L’approche participative constitue dans cette mesure une remise en question du pouvoir central, ce qui justifie les qualités démocratiques qui lui sont prêtées (Parizet 2011). Mais tout comme l’idée de participation de la communauté ne questionne pas la notion de communauté elle-même, l’idée que s’en remettre à un savoir local permet de renverser les hiérarchies de pouvoir (Mosse 2001) ne pose pas la question de quel(s) savoir(s) il s’agit. En effet, ce qui est considéré comme un savoir populaire (people’s knowledge) est également construit par les acteurs externes qui vont déterminer qui va participer à travers leur travail de définition de la communauté et comment, à travers la mise en place des arènes participatives. Par ailleurs, les évènements qui sont organisés dans ces arènes sont publics, ce qui contribue à la reproduction des relations de pouvoir locales : les groupes dominés ou marginalisés vont se taire, et ce sont les dominants qui vont produire la connaissance (Mosse 2001). Dans le cas de la Renaissance, le savoir valorisé est un « savoir expert » produit par des élites, loin d’une forme idéalisée et essentialisée de savoir populaire émergeant de pratiques et traditions ancestrales.

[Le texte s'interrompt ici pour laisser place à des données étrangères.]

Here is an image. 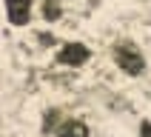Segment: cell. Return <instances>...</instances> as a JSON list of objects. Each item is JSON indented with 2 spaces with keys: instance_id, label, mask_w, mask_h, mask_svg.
<instances>
[{
  "instance_id": "1",
  "label": "cell",
  "mask_w": 151,
  "mask_h": 137,
  "mask_svg": "<svg viewBox=\"0 0 151 137\" xmlns=\"http://www.w3.org/2000/svg\"><path fill=\"white\" fill-rule=\"evenodd\" d=\"M111 57H114L117 68H123V74H128V77L145 74V57L134 43H114L111 46Z\"/></svg>"
},
{
  "instance_id": "2",
  "label": "cell",
  "mask_w": 151,
  "mask_h": 137,
  "mask_svg": "<svg viewBox=\"0 0 151 137\" xmlns=\"http://www.w3.org/2000/svg\"><path fill=\"white\" fill-rule=\"evenodd\" d=\"M88 57H91V51H88V46H83V43H63L60 51H57V63L60 66H68V68L86 66Z\"/></svg>"
},
{
  "instance_id": "3",
  "label": "cell",
  "mask_w": 151,
  "mask_h": 137,
  "mask_svg": "<svg viewBox=\"0 0 151 137\" xmlns=\"http://www.w3.org/2000/svg\"><path fill=\"white\" fill-rule=\"evenodd\" d=\"M3 6L12 26H26L32 20V0H3Z\"/></svg>"
},
{
  "instance_id": "4",
  "label": "cell",
  "mask_w": 151,
  "mask_h": 137,
  "mask_svg": "<svg viewBox=\"0 0 151 137\" xmlns=\"http://www.w3.org/2000/svg\"><path fill=\"white\" fill-rule=\"evenodd\" d=\"M54 137H88V126L77 117H63L54 128Z\"/></svg>"
},
{
  "instance_id": "5",
  "label": "cell",
  "mask_w": 151,
  "mask_h": 137,
  "mask_svg": "<svg viewBox=\"0 0 151 137\" xmlns=\"http://www.w3.org/2000/svg\"><path fill=\"white\" fill-rule=\"evenodd\" d=\"M63 117H66V114H63L60 109H49L46 114H43V126H40V131H43V134H54V128L60 126V120H63Z\"/></svg>"
},
{
  "instance_id": "6",
  "label": "cell",
  "mask_w": 151,
  "mask_h": 137,
  "mask_svg": "<svg viewBox=\"0 0 151 137\" xmlns=\"http://www.w3.org/2000/svg\"><path fill=\"white\" fill-rule=\"evenodd\" d=\"M63 17V3L60 0H43V20L46 23H54Z\"/></svg>"
},
{
  "instance_id": "7",
  "label": "cell",
  "mask_w": 151,
  "mask_h": 137,
  "mask_svg": "<svg viewBox=\"0 0 151 137\" xmlns=\"http://www.w3.org/2000/svg\"><path fill=\"white\" fill-rule=\"evenodd\" d=\"M140 137H151V120H143L140 123Z\"/></svg>"
},
{
  "instance_id": "8",
  "label": "cell",
  "mask_w": 151,
  "mask_h": 137,
  "mask_svg": "<svg viewBox=\"0 0 151 137\" xmlns=\"http://www.w3.org/2000/svg\"><path fill=\"white\" fill-rule=\"evenodd\" d=\"M37 40H40L43 46H46V43H54V37H51L49 32H37Z\"/></svg>"
}]
</instances>
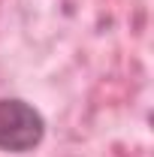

Ce biais élitiste est explicite dans le passage relatant la mise en place des groupes de travail : « Huit groupes de travail couvrant les axes cités dans le paragraphe 19 ont été formés, et comprennent des experts compétents et suffisamment expérimentés dans le domaine des organisations internationales (Gouvernement du Nord Kordofan 2014a) ». Ainsi, non seulement ce sont les autorités qui déterminent qui participe à ce processus, car ce sont bien elles qui ont invité, et cela même nominalement, les participants ; mais, en outre, elles imposent un prix d’entrée élevé, agissant bel et bien comme des gatekeepers. Les citoyens qui participent à la rédaction de la Convention possèdent donc nécessairement un niveau d’éducation assez élevé et/ou un commerce prospère et/ou sont des personnalités locales tels les chefs traditionnels : autant d’attributs qui leur confèrent des compétences techniques sur les différents axes abordés.

La Convention de la Renaissance est donc in fine rédigée par des notables. Les voix des citoyens ordinaires, des individus qui sont déjà marginalisés ou qui n’appartiennent pas aux réseaux sociaux les plus puissants sont maintenues hors des espaces participatifs.

Il convient cependant de remettre en perspective l’apport de la Convention à la politique de développement globale de l’État. Il est ainsi écrit dans le descriptif du contenu de la convention que :

La méthodologie de préparation d’organisation de la Convention (…) repose sur la stratégie 2007-2032, le plan quinquennal 2012-2016, le programme triennal 2012-2014, le programme exécutif du renouveau agricole, la stratégie de développement de l’agriculture saisonnière traditionnelle, l’initiative du Vice- Président de la République sur le Nord Kordofan, l’initiative du Président de la République sur l’autosuffisance alimentaire arabe, et les engagements vis-à-vis des accords régionaux et internationaux (Gouvernement du Nord Kordofan 2014a).

Les citoyens ayant participé à la rédaction de la Convention n’avaient donc pas toute latitude pour inventer de toute pièce la stratégie de développement de l’État, cette dernière devant être en cohérence avec un ensemble d’autres initiatives locales et nationales. Il apparaît par conséquent que cette modalité de participation, qui semblait approfondie, reste très limitée dans la pratique et ne se situe pas réellement dans une perspective bottom-up. Les discours des acteurs qui se sont investis dans la mise en place de l’initiative sont d’ailleurs contradictoires à cet égard. Karim, Yunus ainsi qu’Adil, un informaticien rencontré au bureau du gouverneur, utilisent le terme bottom-up pour désigner les projets de la Renaissance. À l’inverse, Yasin, qui joue un rôle important dans la mise en place de l’initiative, explique clairement qu’il s’agit d’une

structure top-down. Il ajoute que cela changera peut-être plus tard afin d’introduire une dimension démocratique105.